The idea that something is not criminal without a prior written law is the opinion of a numbskull. It’s to suggest that no-one can go to court, announce that he has been wronged and present evidence how he has been wronged. This is the very bases of Anglo Saxon law.
Phantom, you’re not smart enough to debate me. Give your own opinion, but stop referring to me all the time and stop coming in here merely to refute my opinion.
You idolize a world that never was, and make preparations for a world that never will be.
The guys on the lunatic fringe have one thing in common – they don’t know that they’re lunatics. They’re always sure that it’s everyone else..
You are dismissed.
The Triangle Shirwaist Fire is a fine example of business can protect workers. Ahem.
Certainly people can and should question whether certain regulations are helpful or not, but eliminating them all based on a theory that unchecked capitalists will protect us all is suicide.
I must not be smart enough either. These “bases” of Anglo Saxon Law, are they like bases is baseball?
I was thinking about that. For those unfamiliar with the incident, read this
Dunno Mahons, I’ll ask “Higgins”.
Yes Phantom, we should thank God for government, otherwise there would still be incidents like the Triangle Shirtwaist fire. Oh hang on-
If his knowledge of baseball is like his knowledge of history he’ll probably tell you there are too many touchdowns in baseball.
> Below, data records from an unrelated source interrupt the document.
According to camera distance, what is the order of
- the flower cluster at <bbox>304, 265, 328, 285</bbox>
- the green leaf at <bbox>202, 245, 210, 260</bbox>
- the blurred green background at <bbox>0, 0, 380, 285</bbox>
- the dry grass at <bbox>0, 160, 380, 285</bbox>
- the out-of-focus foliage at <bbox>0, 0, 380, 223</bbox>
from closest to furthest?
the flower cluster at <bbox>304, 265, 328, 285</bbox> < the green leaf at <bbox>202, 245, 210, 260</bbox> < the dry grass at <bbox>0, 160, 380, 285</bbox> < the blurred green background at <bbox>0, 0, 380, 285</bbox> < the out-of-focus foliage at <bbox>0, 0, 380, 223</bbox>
Once again, we have become far safer with necessary and responsible fire safety regulations than we were back one hundred years ago. They do not eliminate all loss, but they have vastly improved society.
A non-sequitur, but why would any parent drop their children off in mall daycare with complete strangers?
Irresponsible and dumb.
My comments are being held hostage on the Woodhouse post. How much will it cost to bail them out of waiting moderation jail?
nevermind
Daphne- I had to go back to read the story. One family loses 2 year old triplets, 3 children died in another family. Sigh.
Mahons
You are thinking things through, and not all of us are capable of this feat.
And in a dialogue of the deaf between rational thought and doctrinal noise, rationality is at a distinct disadvantage.
Time to change the conversation, or the location.
For the benefit of the remaining thinking persons who may not know this case
At the time of this fire, 1911, there were no regulations
An oppressor government decided on evil regulations, like requiring that plant owners not lock the exit doors in crowded factories, and that they install fire alarm systems.
Mahons, I read the story this morning. Tragic beyond comprehension, my heart weeps for the parents.
Still, they dropped their precious cargo off in a foreign mall daycare to go shopping. What sane, responsible person does this?